*What is needed*: Set out the rows from the line containing "How distant is" through the end of the rows as a Markdown table with a No. column for the row number and a Line column for the text, omitting blank lines.

*Raw data*:
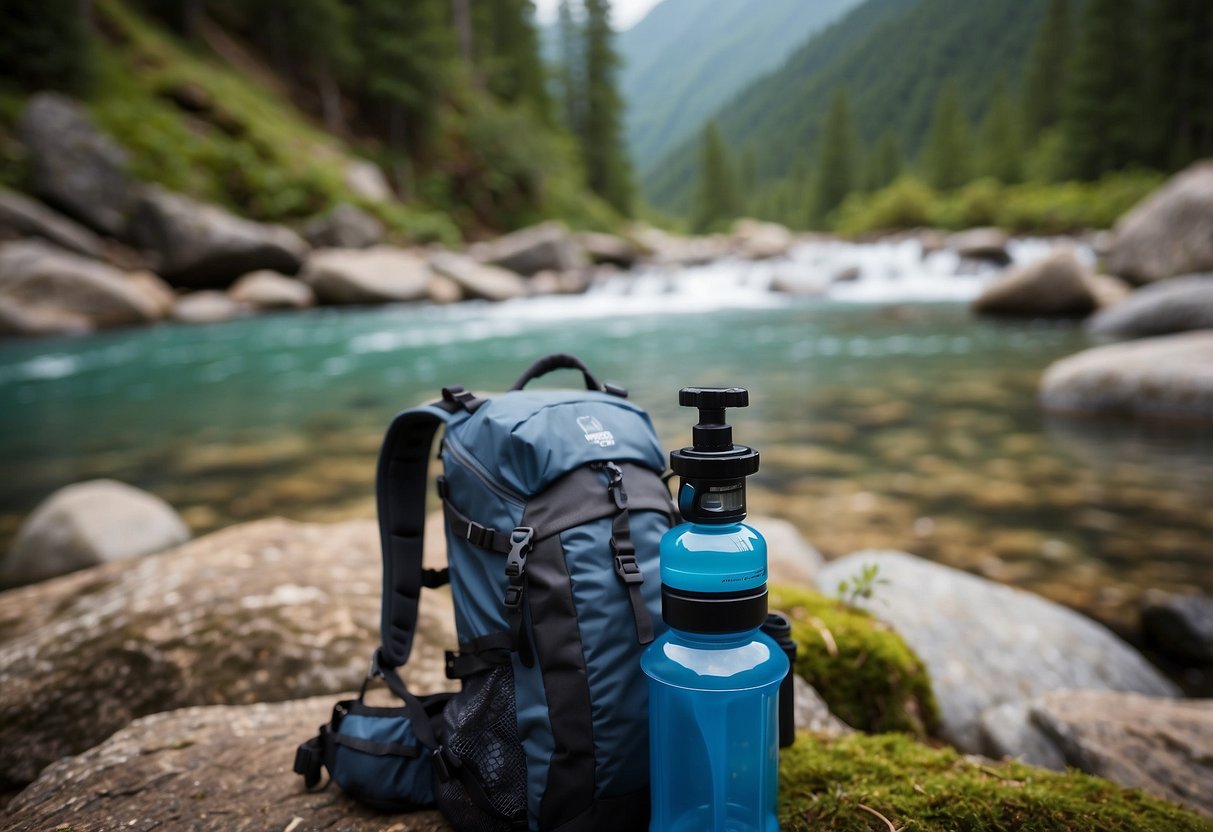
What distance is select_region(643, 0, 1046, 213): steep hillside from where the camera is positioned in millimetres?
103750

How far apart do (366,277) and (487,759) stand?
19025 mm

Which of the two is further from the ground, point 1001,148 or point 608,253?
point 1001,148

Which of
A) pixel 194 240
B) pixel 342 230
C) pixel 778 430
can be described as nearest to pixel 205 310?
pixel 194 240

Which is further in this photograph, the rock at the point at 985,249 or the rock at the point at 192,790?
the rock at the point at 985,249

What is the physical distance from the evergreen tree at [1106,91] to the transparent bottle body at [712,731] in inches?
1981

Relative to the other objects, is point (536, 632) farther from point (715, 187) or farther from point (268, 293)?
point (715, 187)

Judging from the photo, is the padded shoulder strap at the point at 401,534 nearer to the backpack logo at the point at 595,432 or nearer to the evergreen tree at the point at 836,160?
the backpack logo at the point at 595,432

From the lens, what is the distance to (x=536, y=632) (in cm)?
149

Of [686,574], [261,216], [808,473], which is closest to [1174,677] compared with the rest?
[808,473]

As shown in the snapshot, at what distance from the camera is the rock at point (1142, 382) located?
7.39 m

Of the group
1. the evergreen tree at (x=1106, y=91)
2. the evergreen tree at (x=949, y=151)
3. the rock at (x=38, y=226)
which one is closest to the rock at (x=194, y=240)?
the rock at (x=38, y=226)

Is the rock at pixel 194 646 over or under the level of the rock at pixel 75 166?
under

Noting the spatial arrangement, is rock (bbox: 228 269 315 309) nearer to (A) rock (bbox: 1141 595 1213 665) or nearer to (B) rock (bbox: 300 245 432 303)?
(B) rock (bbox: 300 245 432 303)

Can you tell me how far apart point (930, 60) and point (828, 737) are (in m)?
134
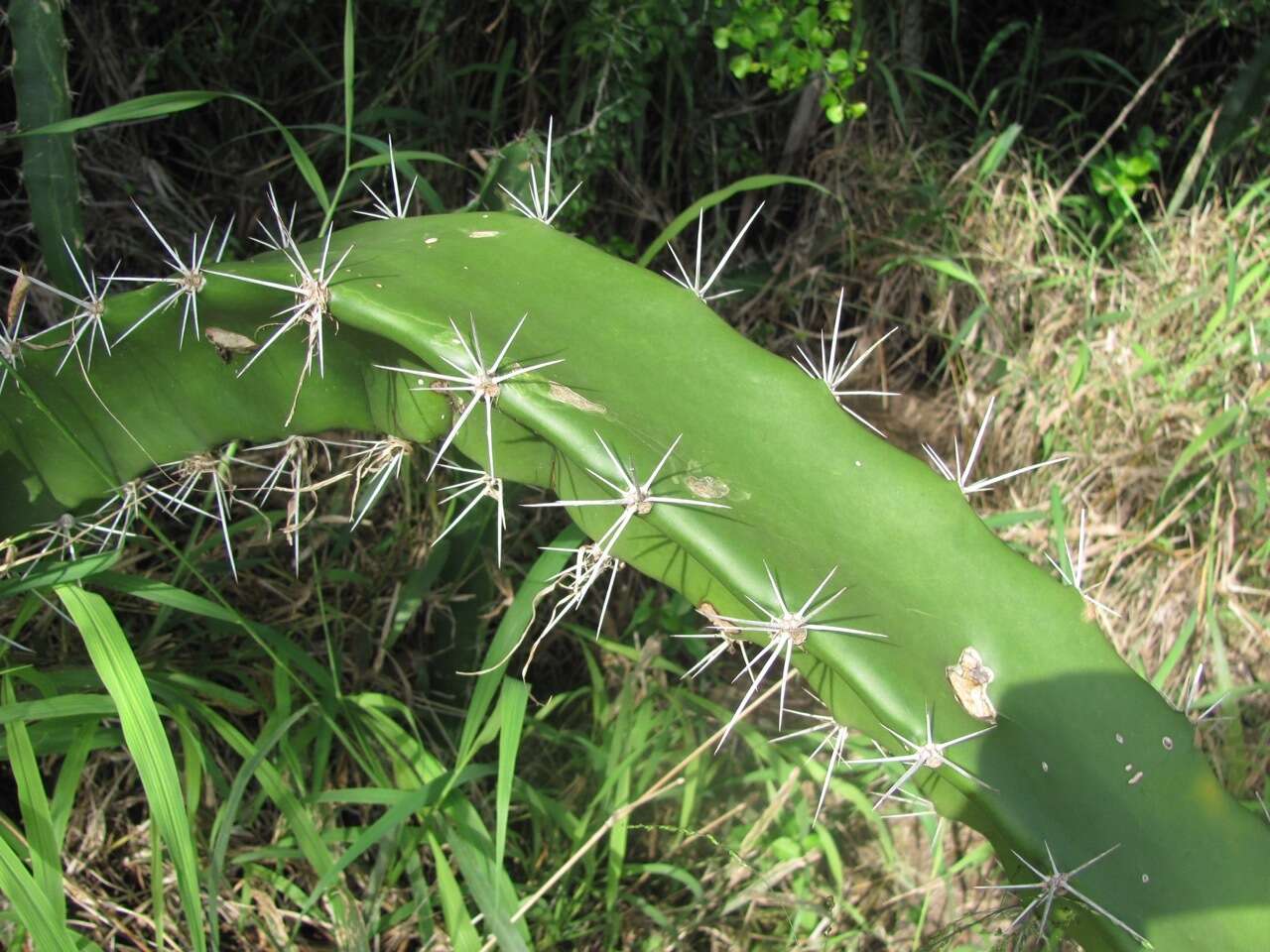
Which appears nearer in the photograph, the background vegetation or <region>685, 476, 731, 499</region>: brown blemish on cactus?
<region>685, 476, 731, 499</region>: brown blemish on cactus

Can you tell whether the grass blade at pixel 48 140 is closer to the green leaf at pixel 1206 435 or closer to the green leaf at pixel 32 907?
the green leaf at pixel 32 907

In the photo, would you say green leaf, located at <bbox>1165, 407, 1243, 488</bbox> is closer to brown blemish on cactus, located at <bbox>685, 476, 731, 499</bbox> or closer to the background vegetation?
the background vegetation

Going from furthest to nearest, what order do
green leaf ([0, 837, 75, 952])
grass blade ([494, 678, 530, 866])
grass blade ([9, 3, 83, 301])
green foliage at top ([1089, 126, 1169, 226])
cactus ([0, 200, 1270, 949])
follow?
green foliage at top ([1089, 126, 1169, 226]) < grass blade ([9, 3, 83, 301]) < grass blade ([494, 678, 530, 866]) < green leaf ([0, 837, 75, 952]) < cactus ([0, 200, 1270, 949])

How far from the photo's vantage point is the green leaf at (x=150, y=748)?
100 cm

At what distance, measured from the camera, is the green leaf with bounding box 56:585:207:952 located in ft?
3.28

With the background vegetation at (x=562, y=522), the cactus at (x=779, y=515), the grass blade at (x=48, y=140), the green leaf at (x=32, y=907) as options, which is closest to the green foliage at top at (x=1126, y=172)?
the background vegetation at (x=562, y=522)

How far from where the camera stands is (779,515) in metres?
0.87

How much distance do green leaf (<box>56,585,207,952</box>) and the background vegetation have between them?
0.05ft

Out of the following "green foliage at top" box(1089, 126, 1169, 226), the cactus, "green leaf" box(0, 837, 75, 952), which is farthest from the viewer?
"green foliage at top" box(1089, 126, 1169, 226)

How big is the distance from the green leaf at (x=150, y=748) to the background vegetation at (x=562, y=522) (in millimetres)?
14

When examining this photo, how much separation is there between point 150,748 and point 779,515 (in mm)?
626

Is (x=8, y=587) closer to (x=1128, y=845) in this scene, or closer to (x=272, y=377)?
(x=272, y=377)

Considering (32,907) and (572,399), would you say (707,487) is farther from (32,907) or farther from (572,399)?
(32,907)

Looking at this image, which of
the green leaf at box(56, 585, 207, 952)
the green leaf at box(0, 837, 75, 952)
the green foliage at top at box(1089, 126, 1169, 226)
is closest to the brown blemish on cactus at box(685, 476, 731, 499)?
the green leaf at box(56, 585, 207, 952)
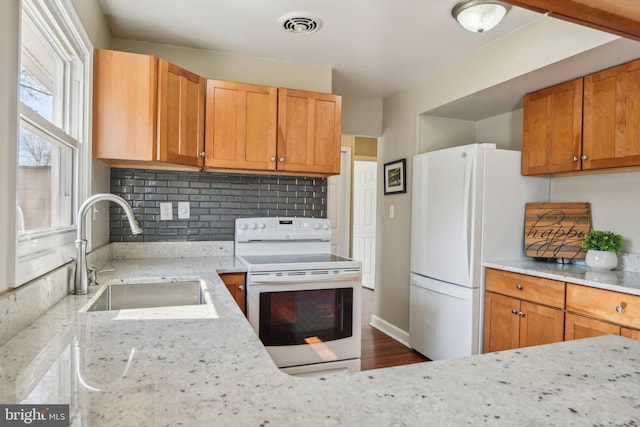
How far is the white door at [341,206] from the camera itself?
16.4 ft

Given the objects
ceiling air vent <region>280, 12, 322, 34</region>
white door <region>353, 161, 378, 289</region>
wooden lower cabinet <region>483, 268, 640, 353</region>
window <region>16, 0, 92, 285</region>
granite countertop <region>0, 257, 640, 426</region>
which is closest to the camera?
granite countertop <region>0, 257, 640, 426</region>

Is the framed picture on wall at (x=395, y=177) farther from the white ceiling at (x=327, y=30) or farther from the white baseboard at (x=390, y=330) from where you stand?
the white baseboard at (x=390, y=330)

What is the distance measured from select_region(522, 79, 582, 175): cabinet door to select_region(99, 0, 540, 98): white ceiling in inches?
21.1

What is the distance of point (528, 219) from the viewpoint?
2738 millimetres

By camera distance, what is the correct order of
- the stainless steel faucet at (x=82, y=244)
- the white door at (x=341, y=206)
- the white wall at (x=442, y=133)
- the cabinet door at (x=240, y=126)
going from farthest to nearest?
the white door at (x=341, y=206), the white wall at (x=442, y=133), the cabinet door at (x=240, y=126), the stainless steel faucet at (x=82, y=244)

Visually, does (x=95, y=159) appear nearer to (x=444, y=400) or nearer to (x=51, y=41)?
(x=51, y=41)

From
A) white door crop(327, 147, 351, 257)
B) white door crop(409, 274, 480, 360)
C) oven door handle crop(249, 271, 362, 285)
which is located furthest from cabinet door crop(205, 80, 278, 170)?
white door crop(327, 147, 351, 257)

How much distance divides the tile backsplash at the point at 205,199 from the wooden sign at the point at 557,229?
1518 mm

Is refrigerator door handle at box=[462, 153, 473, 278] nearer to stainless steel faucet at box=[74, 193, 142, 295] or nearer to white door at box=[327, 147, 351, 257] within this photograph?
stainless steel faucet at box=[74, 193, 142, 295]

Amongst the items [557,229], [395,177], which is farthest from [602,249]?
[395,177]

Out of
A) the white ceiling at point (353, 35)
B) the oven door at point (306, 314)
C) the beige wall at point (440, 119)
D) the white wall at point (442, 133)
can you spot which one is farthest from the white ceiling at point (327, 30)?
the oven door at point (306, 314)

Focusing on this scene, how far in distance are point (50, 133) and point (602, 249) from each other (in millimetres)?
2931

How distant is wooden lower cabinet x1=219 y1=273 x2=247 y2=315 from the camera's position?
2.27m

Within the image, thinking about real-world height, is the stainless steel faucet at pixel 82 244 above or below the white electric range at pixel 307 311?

*Reply*:
| No. | Line |
|---|---|
| 1 | How distant is wooden lower cabinet x1=219 y1=273 x2=247 y2=315 from the camera's position? |
| 2 | 2.27m |
| 3 | Within the image, thinking about real-world height, is the stainless steel faucet at pixel 82 244 above or below the white electric range at pixel 307 311? |